Nadie duda de que la Constitución de 1991 representó un gigantesco salto adelante en el diseño institucional que ha regido tradicionalmente a los colombianos. Existe un consenso mayoritario que reconoce que esa carta magna le otorgó a la institucionalidad de este país el contenido más democrático, representativo y participativo de nuestra historia.
‘Ad portas’ de celebrarse los 30 años de su entrada en vigor surgen voces, ‘in crescendo’, que plantean que ha llegado la hora de su revisión. El debate inicial se centra en si la adecuación del régimen constitucional vigente se puede lograr mediante una serie de ‘reparcheos’ en las instituciones o si se necesita una nueva arquitectura constitucional. Evidentemente, han surgido realidades sociales, políticas y económicas que tienen un impacto telúrico en el acontecer nacional y no se pueden desestimar, aunque se debe reconocer que muchas de estas transformaciones precisamente fueron gestadas gracias a las garantías otorgadas por la propia Constitución vigente.
No es exagerado afirmar que se percibe una creciente discordancia entre las exigencias y obligaciones derivadas de las garantías constitucionales y la capacidad del Estado de acomodarlas. Desde el punto de vista del orden público, por ejemplo, compatibilizar la protesta ciudadana –en un contexto urbano– con la protección de la vida, los bienes y los derechos de los demás ha sido un desafío creciente. Desde la óptica económica, la situación es parecida. Los derechos de los ciudadanos y sus reivindicaciones chocan cada vez más con la explícita protección constitucional de la propiedad privada, la libertad de empresa y la economía de mercado. Y en el frente fiscal es indiscutible que, con el sistema tributario actual, la sociedad agotó su capacidad de pagar por los beneficios derivados de la jurisprudencia constitucional.
De otra parte, el sistema electoral de la Constitución de 1991 ha sido funcional para otorgar representatividad a nuevas tendencias, formas de pensar e ideologías partidistas y políticas. Así lo demostraron las elecciones regionales del año pasado. Aun así, estas avenidas de representación democrática –centradas en torno a un régimen de partidos– son insuficientes e ineficaces para darle voz a la amplísima constelación de intereses que han traído a la mesa la globalización, la digitalización y la modernidad social.
El régimen territorial, sobre el cual se construye la democracia electoral, no se compadece de las corrientes localistas y de las demandas de representatividad cada vez más particulares, que no pueden ser capturadas por la estructura de poder actual de la Rama Legislativa existente. Por ejemplo, un senador, elegido nacionalmente, representa a todos, pero en realidad no representa a nadie.
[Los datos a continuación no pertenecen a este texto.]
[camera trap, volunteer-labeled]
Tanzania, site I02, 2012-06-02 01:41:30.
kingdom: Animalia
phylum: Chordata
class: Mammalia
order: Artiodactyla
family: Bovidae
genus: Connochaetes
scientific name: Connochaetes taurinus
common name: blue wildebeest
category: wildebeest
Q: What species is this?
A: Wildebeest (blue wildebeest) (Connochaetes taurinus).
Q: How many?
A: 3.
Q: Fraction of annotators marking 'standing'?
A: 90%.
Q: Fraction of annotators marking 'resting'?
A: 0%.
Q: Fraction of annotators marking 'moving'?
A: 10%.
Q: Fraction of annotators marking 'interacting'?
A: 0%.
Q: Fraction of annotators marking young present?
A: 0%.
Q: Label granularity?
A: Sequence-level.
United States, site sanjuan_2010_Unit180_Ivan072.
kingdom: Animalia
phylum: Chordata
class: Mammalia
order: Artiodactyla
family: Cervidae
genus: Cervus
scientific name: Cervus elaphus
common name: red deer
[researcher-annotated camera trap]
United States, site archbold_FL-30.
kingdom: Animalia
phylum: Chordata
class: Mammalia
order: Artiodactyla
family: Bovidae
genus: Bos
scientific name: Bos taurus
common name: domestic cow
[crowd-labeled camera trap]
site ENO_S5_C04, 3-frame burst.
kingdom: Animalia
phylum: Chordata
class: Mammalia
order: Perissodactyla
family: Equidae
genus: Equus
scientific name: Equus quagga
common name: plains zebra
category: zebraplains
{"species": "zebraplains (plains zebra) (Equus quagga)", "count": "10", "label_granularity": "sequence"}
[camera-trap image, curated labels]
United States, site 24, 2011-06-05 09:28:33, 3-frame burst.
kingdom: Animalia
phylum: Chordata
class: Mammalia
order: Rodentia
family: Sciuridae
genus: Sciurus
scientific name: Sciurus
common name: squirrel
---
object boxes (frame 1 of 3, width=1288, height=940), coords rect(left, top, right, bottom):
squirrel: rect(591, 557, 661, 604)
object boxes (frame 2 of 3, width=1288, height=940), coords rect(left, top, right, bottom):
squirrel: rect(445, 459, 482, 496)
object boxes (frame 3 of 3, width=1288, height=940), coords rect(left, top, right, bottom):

Adicionalmente, la sociedad y la juventud se han desideologizado hasta el punto de que hoy se aglutinan políticamente por vía digital en comunidades y colectivos dinámicos y cambiantes, en función de temas unidimensionales, de lógicas puntuales y de asuntos específicos. Eso crea una explosión y diversidad de intereses que no necesariamente se van a sentir representados por las vías electorales convencionales. La estructura de representatividad actual, inspirada en las formas tradicionales, ya no basta para crear suficiente viabilidad democrática en medio de la complejidad del mundo contemporáneo.
Hay que dejar de volver las constituciones unos tótems inamovibles. No puede ser un sacrilegio plantearse cómo hacer a la democracia aún más profunda y legítima. Debatir sobre cómo acomodar las nuevas realidades, mediante reformas o nuevas arquitecturas, es ahondar en el camino de libertad que creó la Constitución de 1991.
‘Dictum’. La conexión entre políticos, partidos y chuzadas no se puede quedar en meros escándalos periodísticos.